> Task prompt
Please give back the listing exactly, without any of its pictures.

> Provided material
***
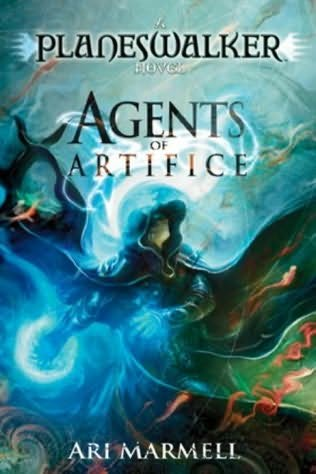 book cover of Agents of Artifice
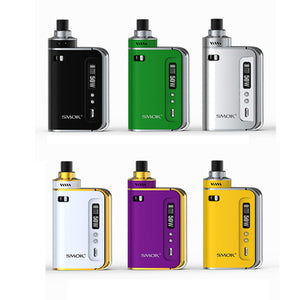 SMOK OSUB One 1,7ML/2200mAh Starter Kit
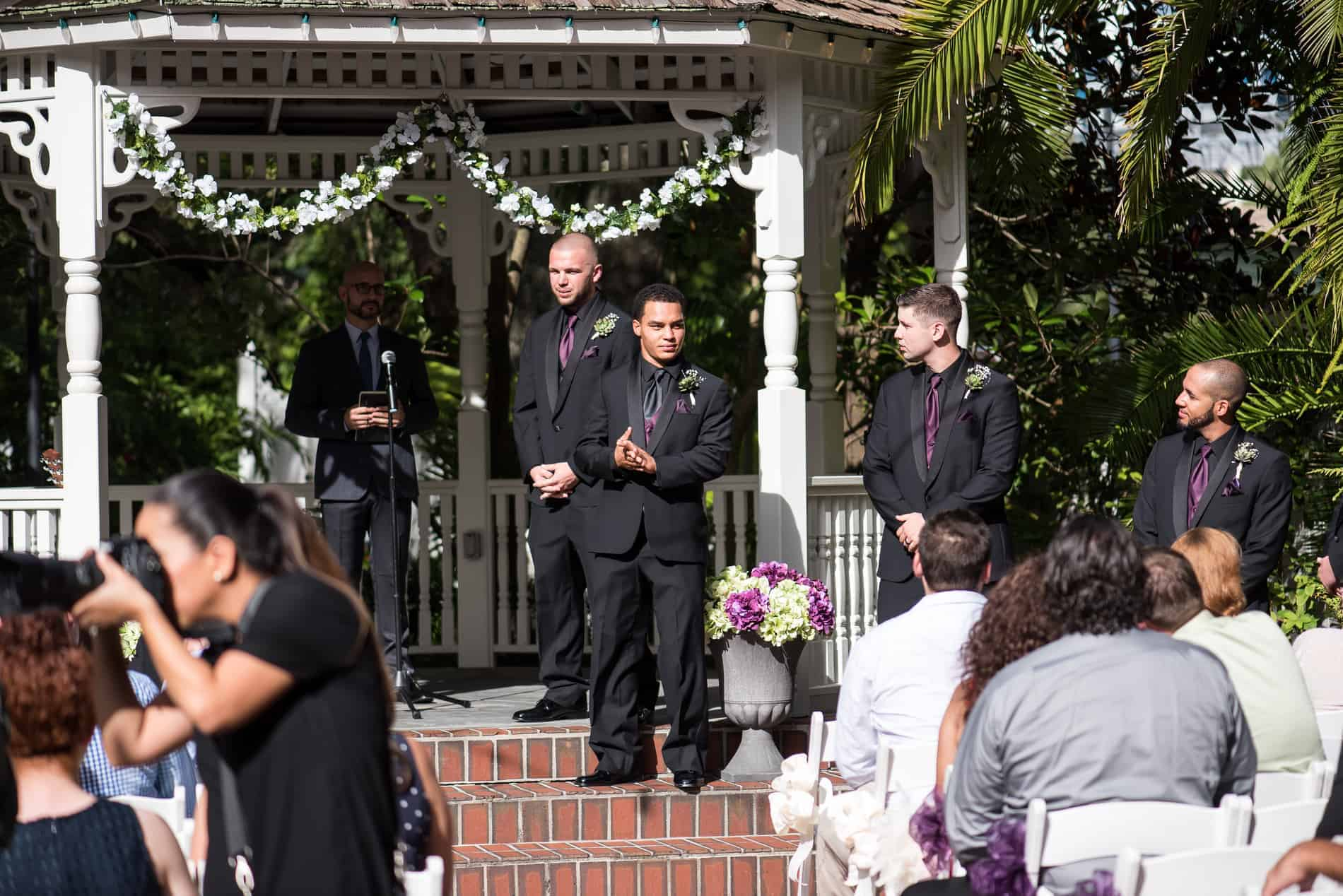 Groom waits for his bride at a Dr Phillps House Wedding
***
> Response for this exercise
 book cover of Agents of Artifice
 SMOK OSUB One 1,7ML/2200mAh Starter Kit
 Groom waits for his bride at a Dr Phillps House Wedding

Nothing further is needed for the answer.